Work to complete :: All lines in the records below with the word "maine" must be returned.

Input for this task ::
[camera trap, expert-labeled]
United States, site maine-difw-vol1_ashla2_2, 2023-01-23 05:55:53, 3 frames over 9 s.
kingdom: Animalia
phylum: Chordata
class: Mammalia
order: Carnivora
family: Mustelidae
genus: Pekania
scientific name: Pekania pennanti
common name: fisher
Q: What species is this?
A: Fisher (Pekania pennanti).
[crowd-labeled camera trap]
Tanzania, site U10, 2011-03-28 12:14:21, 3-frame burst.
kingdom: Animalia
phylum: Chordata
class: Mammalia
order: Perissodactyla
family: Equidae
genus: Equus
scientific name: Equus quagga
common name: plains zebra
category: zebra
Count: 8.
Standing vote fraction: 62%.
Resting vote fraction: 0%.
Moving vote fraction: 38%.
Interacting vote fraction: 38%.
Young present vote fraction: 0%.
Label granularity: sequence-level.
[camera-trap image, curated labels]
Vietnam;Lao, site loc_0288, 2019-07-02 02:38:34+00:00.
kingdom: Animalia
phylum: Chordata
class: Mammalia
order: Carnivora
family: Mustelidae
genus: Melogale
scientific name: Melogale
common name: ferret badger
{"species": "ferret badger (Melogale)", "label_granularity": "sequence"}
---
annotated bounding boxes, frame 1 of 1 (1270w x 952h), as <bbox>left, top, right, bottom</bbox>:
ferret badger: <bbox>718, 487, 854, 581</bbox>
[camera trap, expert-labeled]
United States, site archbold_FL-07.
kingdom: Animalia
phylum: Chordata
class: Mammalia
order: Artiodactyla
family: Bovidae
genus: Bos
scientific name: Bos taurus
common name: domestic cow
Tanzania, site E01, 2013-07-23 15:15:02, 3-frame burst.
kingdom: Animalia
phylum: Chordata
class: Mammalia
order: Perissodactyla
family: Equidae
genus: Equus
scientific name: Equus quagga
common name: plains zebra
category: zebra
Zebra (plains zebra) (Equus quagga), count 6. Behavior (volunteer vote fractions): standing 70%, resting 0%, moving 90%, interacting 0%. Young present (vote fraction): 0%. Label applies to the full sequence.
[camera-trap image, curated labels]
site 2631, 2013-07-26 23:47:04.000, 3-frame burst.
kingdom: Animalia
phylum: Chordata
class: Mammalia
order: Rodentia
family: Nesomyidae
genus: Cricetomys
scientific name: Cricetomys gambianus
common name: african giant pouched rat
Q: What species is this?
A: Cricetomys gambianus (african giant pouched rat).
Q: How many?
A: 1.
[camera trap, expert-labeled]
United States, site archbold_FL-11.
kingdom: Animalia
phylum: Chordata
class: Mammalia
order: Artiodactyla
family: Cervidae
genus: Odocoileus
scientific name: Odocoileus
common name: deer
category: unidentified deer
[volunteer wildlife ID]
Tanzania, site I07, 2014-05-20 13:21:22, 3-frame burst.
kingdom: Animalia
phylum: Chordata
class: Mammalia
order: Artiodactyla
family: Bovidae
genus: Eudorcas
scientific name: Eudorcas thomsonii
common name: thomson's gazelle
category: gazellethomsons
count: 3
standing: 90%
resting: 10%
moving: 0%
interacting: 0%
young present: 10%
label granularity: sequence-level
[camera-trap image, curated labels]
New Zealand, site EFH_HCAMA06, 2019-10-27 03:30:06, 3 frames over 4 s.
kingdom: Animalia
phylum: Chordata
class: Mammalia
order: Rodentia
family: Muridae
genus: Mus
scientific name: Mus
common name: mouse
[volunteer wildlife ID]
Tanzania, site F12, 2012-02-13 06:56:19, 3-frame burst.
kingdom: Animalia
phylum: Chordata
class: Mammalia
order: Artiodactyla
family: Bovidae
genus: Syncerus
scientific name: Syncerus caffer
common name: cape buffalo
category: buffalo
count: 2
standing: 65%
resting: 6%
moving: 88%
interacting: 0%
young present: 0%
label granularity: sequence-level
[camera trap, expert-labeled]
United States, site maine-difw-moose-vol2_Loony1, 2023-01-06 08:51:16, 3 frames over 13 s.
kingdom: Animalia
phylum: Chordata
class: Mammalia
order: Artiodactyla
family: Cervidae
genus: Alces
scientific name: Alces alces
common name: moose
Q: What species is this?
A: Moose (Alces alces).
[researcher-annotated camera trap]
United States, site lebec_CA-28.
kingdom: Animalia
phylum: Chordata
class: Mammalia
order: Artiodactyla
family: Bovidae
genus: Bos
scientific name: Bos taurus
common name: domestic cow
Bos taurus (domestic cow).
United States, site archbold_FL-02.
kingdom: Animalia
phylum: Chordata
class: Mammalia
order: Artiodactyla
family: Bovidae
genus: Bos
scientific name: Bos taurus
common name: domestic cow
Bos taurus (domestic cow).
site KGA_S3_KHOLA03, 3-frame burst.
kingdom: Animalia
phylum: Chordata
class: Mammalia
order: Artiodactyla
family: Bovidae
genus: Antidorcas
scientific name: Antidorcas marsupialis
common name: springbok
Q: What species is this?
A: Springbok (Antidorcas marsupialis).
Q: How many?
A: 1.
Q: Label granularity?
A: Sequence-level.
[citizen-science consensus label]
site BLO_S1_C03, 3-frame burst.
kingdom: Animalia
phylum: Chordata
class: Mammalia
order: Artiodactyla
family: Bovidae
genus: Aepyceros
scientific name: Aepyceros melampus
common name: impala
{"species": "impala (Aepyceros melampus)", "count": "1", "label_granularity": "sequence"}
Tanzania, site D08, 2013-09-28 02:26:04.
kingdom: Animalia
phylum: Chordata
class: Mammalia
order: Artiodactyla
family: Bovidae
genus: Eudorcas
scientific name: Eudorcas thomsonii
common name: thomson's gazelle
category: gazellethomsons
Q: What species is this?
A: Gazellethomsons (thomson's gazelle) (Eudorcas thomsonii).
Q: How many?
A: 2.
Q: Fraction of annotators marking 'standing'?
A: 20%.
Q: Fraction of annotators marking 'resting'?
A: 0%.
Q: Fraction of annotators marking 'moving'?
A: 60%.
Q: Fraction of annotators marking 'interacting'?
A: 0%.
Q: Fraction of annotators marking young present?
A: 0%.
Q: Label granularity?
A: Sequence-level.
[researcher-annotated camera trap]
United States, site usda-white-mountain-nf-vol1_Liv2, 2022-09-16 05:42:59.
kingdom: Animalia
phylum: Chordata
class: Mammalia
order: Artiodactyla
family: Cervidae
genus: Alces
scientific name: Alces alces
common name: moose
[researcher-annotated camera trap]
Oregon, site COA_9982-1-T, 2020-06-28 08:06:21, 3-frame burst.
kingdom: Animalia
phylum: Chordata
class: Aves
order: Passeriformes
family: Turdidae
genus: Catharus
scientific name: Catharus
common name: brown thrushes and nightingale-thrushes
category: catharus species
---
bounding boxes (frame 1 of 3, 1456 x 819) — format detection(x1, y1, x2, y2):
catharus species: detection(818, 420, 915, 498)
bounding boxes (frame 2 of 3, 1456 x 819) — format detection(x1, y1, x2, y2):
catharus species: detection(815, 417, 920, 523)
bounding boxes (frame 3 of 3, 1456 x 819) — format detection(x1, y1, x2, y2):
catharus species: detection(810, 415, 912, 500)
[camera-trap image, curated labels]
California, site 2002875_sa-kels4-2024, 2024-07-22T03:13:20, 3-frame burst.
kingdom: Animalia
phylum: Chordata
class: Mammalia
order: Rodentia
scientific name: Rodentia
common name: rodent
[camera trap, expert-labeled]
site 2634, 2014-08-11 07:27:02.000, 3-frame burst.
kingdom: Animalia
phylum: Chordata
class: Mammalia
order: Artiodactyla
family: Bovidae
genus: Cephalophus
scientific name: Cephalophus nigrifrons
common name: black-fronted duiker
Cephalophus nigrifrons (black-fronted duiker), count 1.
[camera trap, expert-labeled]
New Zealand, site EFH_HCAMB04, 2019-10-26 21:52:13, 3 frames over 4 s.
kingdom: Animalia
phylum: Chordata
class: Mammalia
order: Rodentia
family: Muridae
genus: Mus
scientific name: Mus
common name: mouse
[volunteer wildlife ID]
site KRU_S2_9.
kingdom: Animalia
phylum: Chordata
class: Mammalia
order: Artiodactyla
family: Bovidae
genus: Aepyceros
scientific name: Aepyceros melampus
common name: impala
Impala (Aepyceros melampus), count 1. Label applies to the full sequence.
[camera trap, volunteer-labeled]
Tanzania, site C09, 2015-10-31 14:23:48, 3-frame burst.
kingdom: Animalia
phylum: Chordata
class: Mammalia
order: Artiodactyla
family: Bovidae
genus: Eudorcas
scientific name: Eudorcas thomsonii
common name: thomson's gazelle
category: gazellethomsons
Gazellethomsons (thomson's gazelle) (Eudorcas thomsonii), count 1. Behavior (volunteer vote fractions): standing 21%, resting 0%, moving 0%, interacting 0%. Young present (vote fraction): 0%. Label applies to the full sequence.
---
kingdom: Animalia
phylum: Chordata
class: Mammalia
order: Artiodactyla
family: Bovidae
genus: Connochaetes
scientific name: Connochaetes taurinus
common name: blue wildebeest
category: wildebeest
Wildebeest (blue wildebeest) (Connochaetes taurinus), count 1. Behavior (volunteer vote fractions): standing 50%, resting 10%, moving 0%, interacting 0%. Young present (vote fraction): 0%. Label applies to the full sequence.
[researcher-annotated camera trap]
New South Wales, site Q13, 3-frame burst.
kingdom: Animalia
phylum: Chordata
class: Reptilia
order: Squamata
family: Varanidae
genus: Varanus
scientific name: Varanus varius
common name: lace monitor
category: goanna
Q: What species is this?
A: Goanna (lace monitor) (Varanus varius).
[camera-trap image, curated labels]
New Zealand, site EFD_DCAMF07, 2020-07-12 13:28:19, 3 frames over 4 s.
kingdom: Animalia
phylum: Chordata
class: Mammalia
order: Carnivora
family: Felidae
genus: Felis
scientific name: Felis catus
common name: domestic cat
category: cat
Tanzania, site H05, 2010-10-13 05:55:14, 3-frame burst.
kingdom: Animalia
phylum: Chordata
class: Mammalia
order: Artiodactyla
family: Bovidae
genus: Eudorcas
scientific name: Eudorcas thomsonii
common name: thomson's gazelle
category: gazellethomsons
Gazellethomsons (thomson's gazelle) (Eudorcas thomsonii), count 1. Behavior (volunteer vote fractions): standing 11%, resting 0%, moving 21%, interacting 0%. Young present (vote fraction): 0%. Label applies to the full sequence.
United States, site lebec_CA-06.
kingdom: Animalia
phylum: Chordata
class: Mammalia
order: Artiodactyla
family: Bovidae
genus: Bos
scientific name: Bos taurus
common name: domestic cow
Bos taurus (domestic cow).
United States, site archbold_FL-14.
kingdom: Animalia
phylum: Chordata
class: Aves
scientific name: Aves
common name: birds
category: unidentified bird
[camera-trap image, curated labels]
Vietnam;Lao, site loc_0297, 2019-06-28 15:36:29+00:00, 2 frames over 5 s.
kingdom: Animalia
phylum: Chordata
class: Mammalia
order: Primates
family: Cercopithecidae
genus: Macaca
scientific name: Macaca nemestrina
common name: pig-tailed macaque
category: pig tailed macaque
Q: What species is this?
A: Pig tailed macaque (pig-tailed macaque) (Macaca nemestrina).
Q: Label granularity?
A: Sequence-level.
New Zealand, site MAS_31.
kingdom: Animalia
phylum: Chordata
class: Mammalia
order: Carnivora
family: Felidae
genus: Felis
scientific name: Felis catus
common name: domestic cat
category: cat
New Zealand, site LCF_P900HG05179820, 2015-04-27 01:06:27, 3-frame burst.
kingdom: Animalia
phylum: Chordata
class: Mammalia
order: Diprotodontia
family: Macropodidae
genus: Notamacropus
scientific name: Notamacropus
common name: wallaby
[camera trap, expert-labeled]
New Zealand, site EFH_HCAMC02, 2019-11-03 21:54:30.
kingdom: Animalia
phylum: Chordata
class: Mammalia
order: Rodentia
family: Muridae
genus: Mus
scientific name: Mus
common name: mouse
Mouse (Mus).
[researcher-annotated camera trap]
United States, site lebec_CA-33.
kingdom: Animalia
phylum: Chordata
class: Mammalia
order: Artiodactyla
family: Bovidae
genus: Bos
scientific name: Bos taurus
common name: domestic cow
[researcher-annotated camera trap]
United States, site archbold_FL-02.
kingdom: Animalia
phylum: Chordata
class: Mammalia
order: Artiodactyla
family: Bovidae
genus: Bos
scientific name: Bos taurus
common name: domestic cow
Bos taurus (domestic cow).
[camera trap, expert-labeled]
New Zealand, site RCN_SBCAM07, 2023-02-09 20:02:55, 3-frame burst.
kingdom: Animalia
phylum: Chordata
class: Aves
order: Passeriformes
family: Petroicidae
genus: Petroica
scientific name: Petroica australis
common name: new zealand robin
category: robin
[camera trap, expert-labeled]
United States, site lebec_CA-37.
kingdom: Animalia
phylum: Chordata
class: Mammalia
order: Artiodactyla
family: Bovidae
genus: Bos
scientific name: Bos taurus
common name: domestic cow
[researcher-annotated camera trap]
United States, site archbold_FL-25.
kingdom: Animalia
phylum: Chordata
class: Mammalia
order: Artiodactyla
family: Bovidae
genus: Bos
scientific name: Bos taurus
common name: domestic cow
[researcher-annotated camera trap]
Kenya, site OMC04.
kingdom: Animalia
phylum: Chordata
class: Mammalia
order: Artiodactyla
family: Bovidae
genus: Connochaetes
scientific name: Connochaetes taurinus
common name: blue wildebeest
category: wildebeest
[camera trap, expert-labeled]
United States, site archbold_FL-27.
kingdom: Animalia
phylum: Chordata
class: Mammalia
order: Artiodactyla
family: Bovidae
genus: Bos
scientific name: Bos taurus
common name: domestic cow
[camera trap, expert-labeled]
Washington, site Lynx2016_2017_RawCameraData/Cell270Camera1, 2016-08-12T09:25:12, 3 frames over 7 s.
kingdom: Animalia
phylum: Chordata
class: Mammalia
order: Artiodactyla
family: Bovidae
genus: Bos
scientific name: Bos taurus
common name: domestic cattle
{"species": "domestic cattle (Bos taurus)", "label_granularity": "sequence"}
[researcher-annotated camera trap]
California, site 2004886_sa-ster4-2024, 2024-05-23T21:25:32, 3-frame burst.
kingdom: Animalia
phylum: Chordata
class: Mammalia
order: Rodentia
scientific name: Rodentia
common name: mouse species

Response area ::
United States, site maine-difw-vol1_ashla2_2, 2023-01-23 05:55:53, 3 frames over 9 s.
United States, site maine-difw-moose-vol2_Loony1, 2023-01-06 08:51:16, 3 frames over 13 s.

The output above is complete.